Currently, the only information the inline cost analysis uses from the caller is the call's arguments and the attributes used on those arguments. It does not do any analysis on constants stored by the caller and later loaded by the callee.
This causes a problem in -Oz, in which certain functions are not inlined despite being a no-op at runtime, whereas with a larger inline threshold, the function might be inlined and completely eliminated by further optimization passes.
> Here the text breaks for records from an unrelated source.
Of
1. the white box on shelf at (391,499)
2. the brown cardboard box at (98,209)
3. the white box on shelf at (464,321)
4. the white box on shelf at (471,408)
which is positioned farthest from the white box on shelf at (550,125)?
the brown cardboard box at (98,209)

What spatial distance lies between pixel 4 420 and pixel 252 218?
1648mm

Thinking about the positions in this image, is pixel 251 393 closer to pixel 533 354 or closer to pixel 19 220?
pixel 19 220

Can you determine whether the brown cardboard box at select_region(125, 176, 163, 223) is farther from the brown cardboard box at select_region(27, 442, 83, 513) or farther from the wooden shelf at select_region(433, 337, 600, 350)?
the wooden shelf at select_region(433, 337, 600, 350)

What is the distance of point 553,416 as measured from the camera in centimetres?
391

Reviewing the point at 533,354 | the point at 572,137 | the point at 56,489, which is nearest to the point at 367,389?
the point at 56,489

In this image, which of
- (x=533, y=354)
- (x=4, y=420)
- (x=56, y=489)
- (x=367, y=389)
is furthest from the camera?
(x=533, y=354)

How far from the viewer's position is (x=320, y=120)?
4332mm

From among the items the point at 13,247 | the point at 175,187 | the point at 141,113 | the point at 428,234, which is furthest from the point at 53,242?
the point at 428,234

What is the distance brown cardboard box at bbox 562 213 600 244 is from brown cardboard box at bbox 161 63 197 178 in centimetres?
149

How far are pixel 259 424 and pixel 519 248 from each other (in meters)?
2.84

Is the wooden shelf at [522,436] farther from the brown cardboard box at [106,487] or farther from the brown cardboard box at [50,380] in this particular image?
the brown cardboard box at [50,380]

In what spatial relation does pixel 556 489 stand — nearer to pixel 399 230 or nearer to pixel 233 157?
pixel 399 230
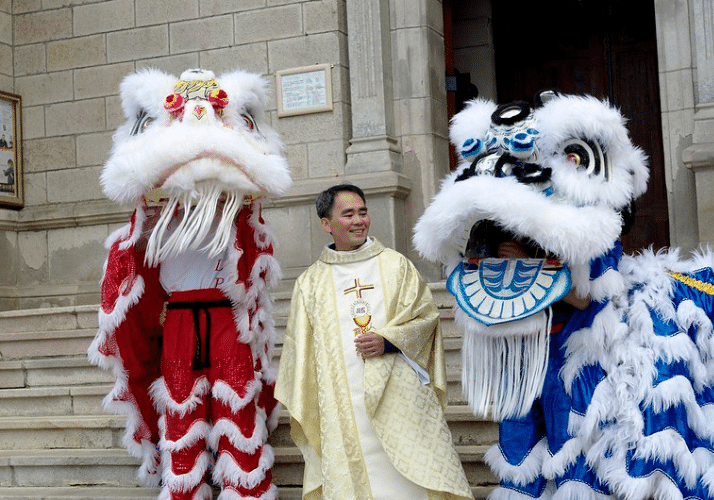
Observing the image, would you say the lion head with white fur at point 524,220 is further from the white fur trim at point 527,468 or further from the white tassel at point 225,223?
the white tassel at point 225,223

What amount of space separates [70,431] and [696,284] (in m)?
3.52

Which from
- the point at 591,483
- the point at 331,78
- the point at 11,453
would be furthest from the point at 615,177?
the point at 331,78

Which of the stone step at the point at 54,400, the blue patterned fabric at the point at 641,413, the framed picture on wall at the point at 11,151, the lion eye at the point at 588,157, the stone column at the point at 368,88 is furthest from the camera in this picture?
the framed picture on wall at the point at 11,151

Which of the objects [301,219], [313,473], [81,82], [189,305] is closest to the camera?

For context, Chrome compiles the Android binary with -Oz. However, this means that many no-op destructors remain un-inlined. Chief among them are ~unique_ptr and ~scoped_refptr (Chrome's refcounted pointer wrapper). This is even when an rvalue of type unique_ptr<T> is immediately moved and destructed. For example,
global_unique_ptr = std::make_unique<int>();
or
function_that_takes_unique_ptr(std::make_unique<int>());
Emits a destructor call on Android, despite the fact that the move constructor sets the unique_ptr's internal pointer to nullptr, and the destructor performs something similar to:
if (ptr_)
get_deleter()(ptr_);
Here's a relatively simple example: https://godbolt.org/z/YD3U7S
These extra no-op function calls are bad for binary size, and bad for performance. I tried to think of a way to fix this on a higher-level, such as a Clang plugin that fixes the largest offenders (~unique_ptr and ~scoped_refptr), but the AST is too high-level to fix this issue. And increasing the inline-threshold whatsoever is very bad for performance. (not to mention that fiddling with inline-threshold will either cause *all* ~unique_ptr destructors to be inlined or none of them, when it would be better for them to be inlined on a case-by-case basis).
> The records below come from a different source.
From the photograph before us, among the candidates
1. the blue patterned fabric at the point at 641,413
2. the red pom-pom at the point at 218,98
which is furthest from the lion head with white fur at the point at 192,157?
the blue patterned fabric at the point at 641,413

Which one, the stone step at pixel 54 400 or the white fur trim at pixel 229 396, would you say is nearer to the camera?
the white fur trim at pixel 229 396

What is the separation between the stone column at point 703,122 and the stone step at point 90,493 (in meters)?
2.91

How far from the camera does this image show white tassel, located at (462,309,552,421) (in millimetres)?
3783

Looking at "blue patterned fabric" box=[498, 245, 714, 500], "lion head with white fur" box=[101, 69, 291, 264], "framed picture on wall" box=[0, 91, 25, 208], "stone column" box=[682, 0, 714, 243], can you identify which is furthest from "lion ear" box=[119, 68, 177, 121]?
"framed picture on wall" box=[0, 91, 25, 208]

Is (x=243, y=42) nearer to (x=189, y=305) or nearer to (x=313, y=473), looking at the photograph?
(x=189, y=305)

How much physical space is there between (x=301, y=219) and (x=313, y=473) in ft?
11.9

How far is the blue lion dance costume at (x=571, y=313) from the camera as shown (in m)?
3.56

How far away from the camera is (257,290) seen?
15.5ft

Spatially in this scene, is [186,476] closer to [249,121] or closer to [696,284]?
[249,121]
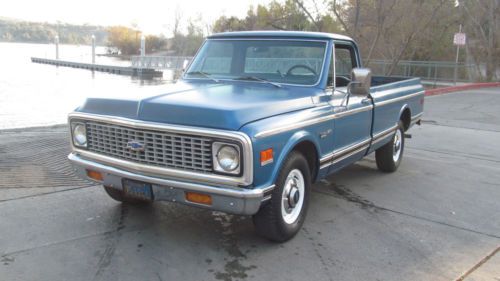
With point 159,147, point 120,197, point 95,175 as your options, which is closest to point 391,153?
point 120,197

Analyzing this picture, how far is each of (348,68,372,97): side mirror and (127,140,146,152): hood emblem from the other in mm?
2278

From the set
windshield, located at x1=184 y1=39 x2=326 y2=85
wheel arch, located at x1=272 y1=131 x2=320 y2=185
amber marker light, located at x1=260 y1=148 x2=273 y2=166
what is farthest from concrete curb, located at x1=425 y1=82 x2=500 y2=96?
amber marker light, located at x1=260 y1=148 x2=273 y2=166

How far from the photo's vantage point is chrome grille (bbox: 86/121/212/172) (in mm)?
3553

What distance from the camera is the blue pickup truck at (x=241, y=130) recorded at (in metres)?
3.50

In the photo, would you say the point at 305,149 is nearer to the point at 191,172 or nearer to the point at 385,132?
the point at 191,172

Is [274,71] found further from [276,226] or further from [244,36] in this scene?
[276,226]

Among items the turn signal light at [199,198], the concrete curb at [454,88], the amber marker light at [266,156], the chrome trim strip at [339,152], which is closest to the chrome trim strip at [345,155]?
the chrome trim strip at [339,152]

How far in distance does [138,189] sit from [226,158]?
838 millimetres

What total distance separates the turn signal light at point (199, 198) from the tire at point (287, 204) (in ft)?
1.73

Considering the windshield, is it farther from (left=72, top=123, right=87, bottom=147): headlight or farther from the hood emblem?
the hood emblem

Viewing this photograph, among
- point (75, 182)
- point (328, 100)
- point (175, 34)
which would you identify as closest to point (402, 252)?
point (328, 100)

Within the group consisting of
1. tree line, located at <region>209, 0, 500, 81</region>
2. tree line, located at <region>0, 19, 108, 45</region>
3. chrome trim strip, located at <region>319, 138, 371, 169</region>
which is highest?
tree line, located at <region>0, 19, 108, 45</region>

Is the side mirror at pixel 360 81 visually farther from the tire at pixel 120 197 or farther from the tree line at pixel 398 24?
the tree line at pixel 398 24

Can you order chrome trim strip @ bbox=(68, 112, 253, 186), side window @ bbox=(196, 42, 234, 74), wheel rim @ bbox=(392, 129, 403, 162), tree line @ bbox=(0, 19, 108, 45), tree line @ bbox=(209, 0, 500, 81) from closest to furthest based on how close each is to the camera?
1. chrome trim strip @ bbox=(68, 112, 253, 186)
2. side window @ bbox=(196, 42, 234, 74)
3. wheel rim @ bbox=(392, 129, 403, 162)
4. tree line @ bbox=(209, 0, 500, 81)
5. tree line @ bbox=(0, 19, 108, 45)
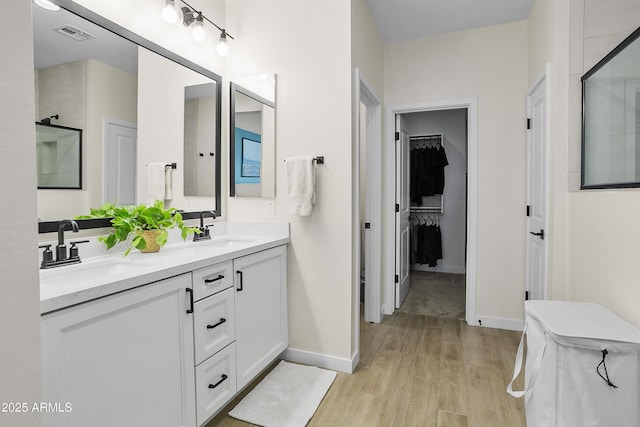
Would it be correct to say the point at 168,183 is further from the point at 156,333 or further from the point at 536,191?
the point at 536,191

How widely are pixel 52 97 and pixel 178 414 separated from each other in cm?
152

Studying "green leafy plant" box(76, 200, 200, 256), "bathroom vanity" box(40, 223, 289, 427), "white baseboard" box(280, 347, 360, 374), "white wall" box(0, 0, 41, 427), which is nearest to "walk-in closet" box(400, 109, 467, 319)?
"white baseboard" box(280, 347, 360, 374)

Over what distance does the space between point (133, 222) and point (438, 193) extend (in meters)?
4.28

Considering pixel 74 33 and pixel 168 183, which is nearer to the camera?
pixel 74 33

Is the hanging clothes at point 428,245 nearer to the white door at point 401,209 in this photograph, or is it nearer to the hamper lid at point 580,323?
the white door at point 401,209

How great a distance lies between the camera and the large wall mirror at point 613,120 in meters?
1.52

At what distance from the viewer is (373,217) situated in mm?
3221

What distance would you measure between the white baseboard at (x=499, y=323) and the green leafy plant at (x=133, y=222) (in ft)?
9.20

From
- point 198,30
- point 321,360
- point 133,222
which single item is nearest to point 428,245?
point 321,360

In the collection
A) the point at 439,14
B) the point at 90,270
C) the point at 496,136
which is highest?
the point at 439,14

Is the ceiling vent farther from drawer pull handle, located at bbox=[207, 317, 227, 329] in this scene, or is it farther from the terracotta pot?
drawer pull handle, located at bbox=[207, 317, 227, 329]

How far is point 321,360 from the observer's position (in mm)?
2369

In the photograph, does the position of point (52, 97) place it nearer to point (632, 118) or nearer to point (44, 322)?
point (44, 322)

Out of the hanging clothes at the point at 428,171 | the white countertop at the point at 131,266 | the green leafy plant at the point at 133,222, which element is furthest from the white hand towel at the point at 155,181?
the hanging clothes at the point at 428,171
So, add a flag called -inline-perform-caller-analysis. For now, this flag will cause analysis of stores to the caller's stack in the callsite's basic block to run during calculation of the inline cost. Then, any loads in the callee from the caller's stack will be simplified if possible (if the values could not have been clobbered already).
This change causes a 20KB decrease in Android binary size for Chrome. In addition, a planned Chrome change (increasing usage of std::make_unique and base::MakeRefCounted) that would increase Android binary size by ~100KB now causes no change in binary size. Chrome build time with and without this feature does not change (a trial compilation actually ran marginally faster with -inline-perform-caller-analysis).
The comments in InlineCost.cpp on CandidateCall indicate that we should not be performing analysis in the caller, so the results are more easily cacheable. However, inline analysis is already dependent on the call's arguments and parameter attributes, which probably often prevents caching from being useful. I also don't see anywhere in the LLVM codebase where results are being cached. And, in the future if caching will be added, we can return an "uncacheable" cost if this analysis affects the results. Even so, this feature is added behind a flag.
Ah, spotted a bug as soon as I posted this--a store to a stack location that overlaps (but is not equal to) an existing constant won't invalidate the original constant. I'll have to figure out how to fix that.